In summary, a desired api might be: dvc run -d source.npy -o target.npy python proc.py , or dvc run -d source.npy -o target.npy python proc.py $DVCDEP0 $DVCOUT, and it should work as dvc run -d source.npy -o target.npy python proc.py source.npy target.npy in current use case.


#2

Hi. It’s a very good idea! Agree that the params duplication adds “smell of code”.

$DVCDEP0-like params won’t work, unfortunately, due to shell param expansion. These parameters will be expanded to empty strings before DVC will see them.

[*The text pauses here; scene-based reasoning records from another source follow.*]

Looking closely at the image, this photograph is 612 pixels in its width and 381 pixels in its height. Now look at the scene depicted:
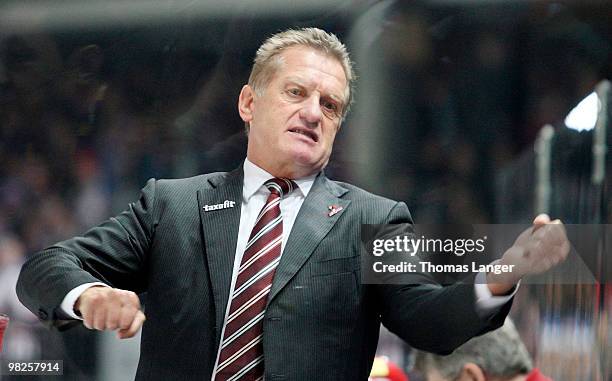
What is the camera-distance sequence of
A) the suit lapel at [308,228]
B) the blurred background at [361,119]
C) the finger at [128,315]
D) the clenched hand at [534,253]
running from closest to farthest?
1. the finger at [128,315]
2. the clenched hand at [534,253]
3. the suit lapel at [308,228]
4. the blurred background at [361,119]

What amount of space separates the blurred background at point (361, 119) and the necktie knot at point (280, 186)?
0.12m

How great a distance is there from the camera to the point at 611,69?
6.40 feet

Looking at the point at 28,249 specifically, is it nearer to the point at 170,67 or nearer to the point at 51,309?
the point at 51,309

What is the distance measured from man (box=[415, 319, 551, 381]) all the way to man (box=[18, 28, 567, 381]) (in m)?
0.09

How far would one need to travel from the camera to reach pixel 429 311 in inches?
70.1

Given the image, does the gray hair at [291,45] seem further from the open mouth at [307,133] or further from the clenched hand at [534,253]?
the clenched hand at [534,253]

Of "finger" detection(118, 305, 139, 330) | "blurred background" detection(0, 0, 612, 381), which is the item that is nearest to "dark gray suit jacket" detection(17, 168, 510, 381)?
"blurred background" detection(0, 0, 612, 381)

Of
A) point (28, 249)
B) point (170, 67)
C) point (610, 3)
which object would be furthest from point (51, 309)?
point (610, 3)

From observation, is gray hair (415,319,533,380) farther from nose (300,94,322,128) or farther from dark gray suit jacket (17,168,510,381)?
nose (300,94,322,128)

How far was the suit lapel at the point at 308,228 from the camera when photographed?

I was thinking about a single option like --pass-params to add all the dependencies and output params in the same order. It should work like your first desired api example with one more option:

dvc run -d source.npy -d proc.py -o target.npy --pass-params python proc.py myparam

DVC adds all the params in addition to the original one (myparam):

  • myparam source.npy proc.py target.npy

@xiang0x48 what do you think about this approach?


#3

@dmitry, I think it’s a really good approach. Actually I think the --pass-params approach is much better than $DVCDEP0-like params, even if we don’t considering about shell param expansion, since it explained its effect clearly and it’s much shorter.


#4

Great! Let’s do that.
I’ve created a feature request: https://github.com/iterative/dvc/issues/995

@xiang0x48 thank you for the great idea!